Second, multiple agents often have to find ways around the same barriers, but there’s no knowledge sharing after said training cutoff point. That means hundreds or thousands of individual agents end up using expensive tokens and consuming energy to solve already-solved problems all the time. Ideally, one would solve an issue once, and the others would draw from that experience.
That’s exactly what cq tries to enable. Here’s how Wilson says it works:
Before an agent tackles unfamiliar work; an API integration, a CI/CD config, a framework it hasn’t touched before; it queries the cq commons. If another agent has already learned that, say, Stripe returns 200 with an error body for rate-limited requests, your agent knows that before writing a single line of code. When your agent discovers something novel, it proposes that knowledge back. Other agents confirm what works and flag what’s gone stale. Knowledge earns trust through use, not authority.
The idea is to move beyond claude.md or agents.md, the current solution for the problems cq is trying to solve. Right now, developers add instructions for their agents based on trial and error—if they find that an agent keeps trying to use something outdated, they tell it in .md files to do something else instead.
That sort of works sometimes, but it doesn’t cross-pollinate knowledge between projects.
Wilson describes cq as a proof of concept, but it’s one you can download and work with now; it’s available as a plugin for Claude Code and OpenCode. Additionally, there’s an MCP server for handling a library of knowledge stored locally, an API for teams to share knowledge, and a user interface for human review.
I’m just scratching the surface of the details here; there’s documentation at the GitHub repo if you want to learn more details or contribute to the project.
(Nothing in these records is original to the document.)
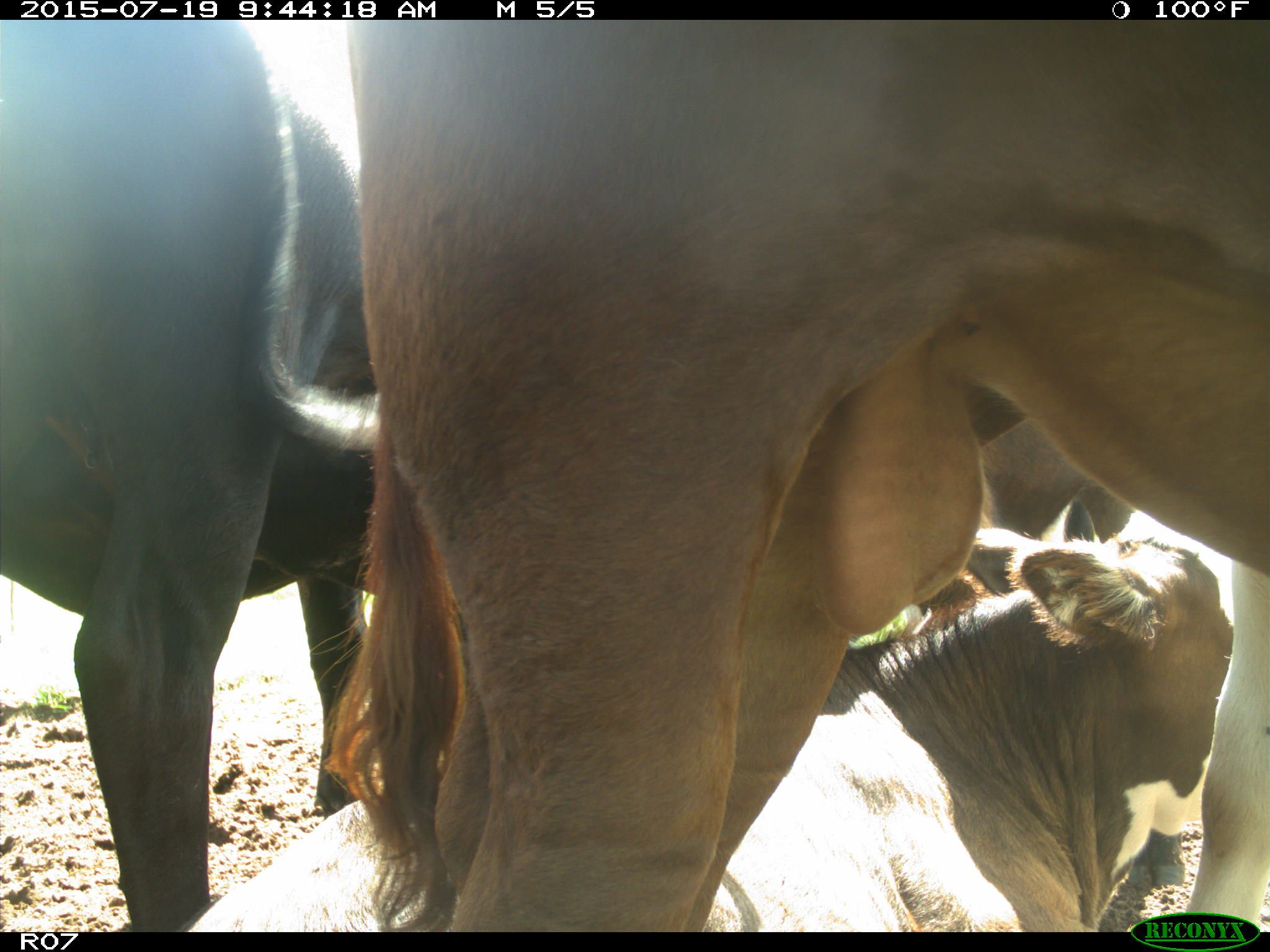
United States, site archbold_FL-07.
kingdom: Animalia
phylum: Chordata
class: Mammalia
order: Artiodactyla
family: Bovidae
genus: Bos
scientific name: Bos taurus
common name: domestic cow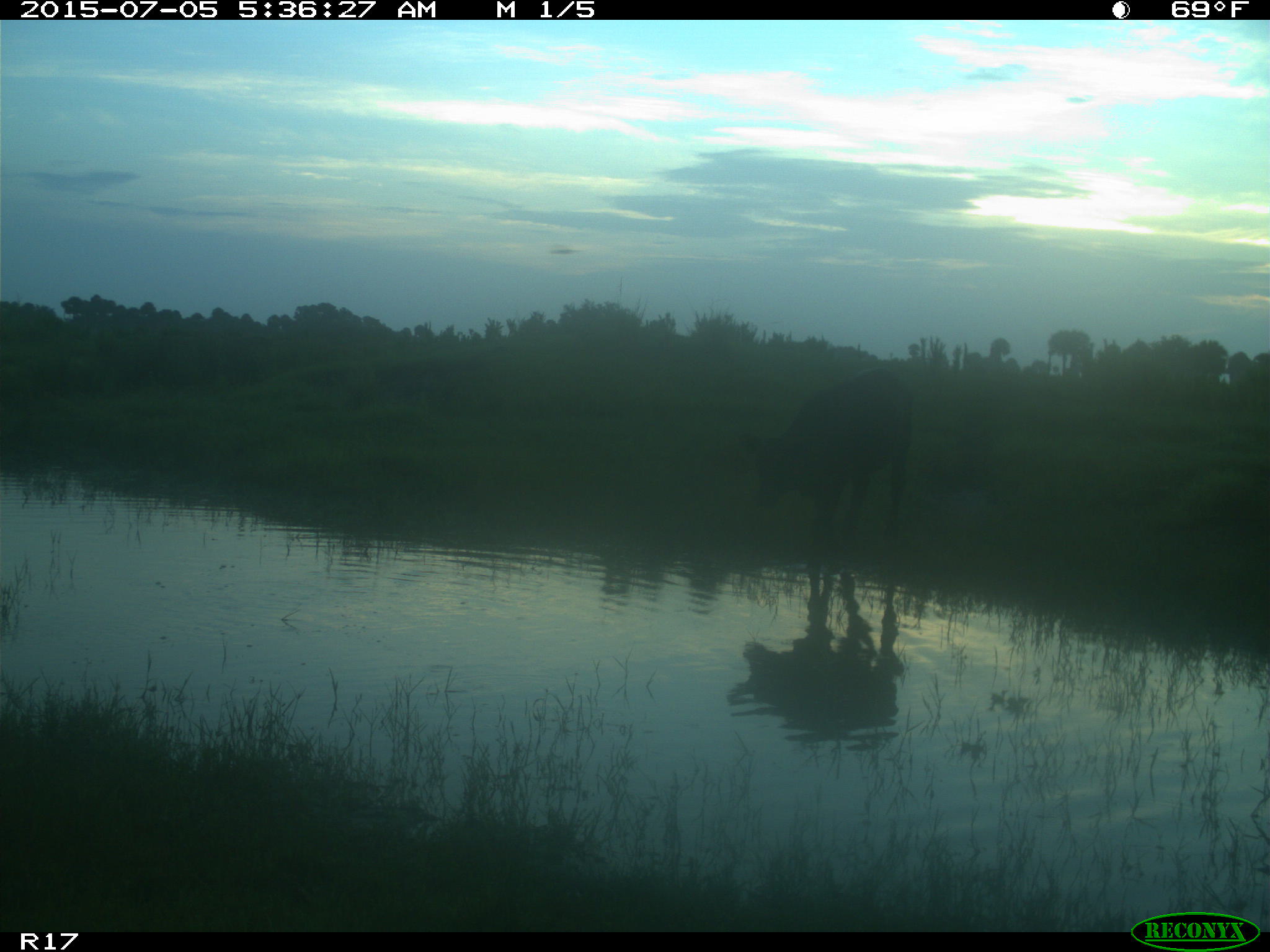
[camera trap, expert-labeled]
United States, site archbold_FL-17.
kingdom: Animalia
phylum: Chordata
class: Mammalia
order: Artiodactyla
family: Bovidae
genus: Bos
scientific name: Bos taurus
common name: domestic cow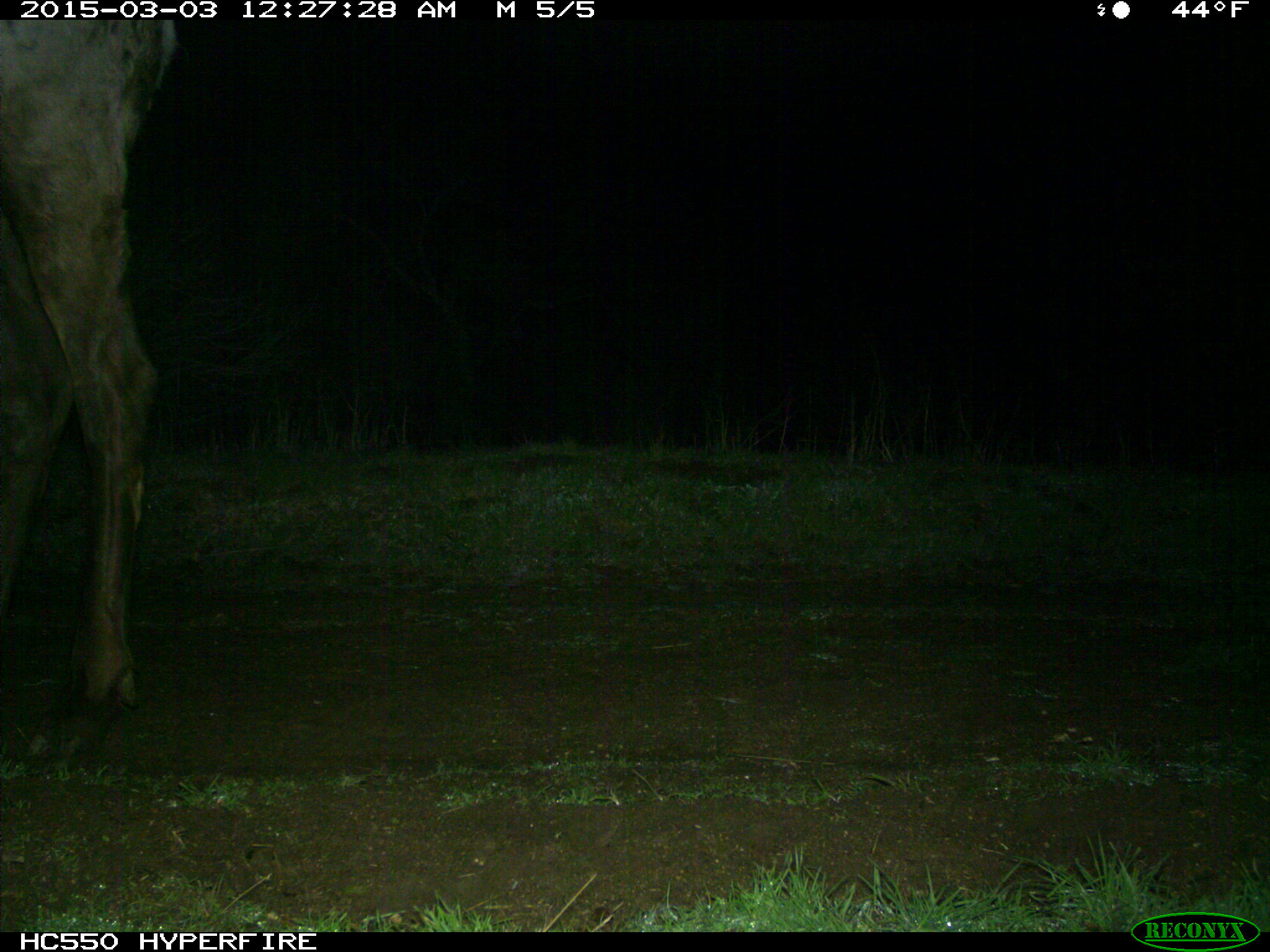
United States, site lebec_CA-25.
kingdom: Animalia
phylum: Chordata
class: Mammalia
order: Artiodactyla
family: Cervidae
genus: Cervus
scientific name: Cervus canadensis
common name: elk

In addition to posting on the Mozilla.ai blog, Wilson announced the project and solicited feedback from developers on Hacker News. Reactions in the thread are mixed. Most people chiming in agree that cq is aiming to do something useful and needed, but there’s a long list of potential problems to solve.
For example, some commenters have noted that models do not reliably describe or track the steps they take—an issue that could balloon into a lot of junk knowledge at scale across multiple agents. There are also several serious security challenges, such as how the system will deal with prompt injection threats or data poisoning.
This is also not the only attempt to address these needs. There are a variety of different projects in the works, operating on different levels of the stack, to try to make AI agents waste fewer tokens by giving them access to more up-to-date or verified information.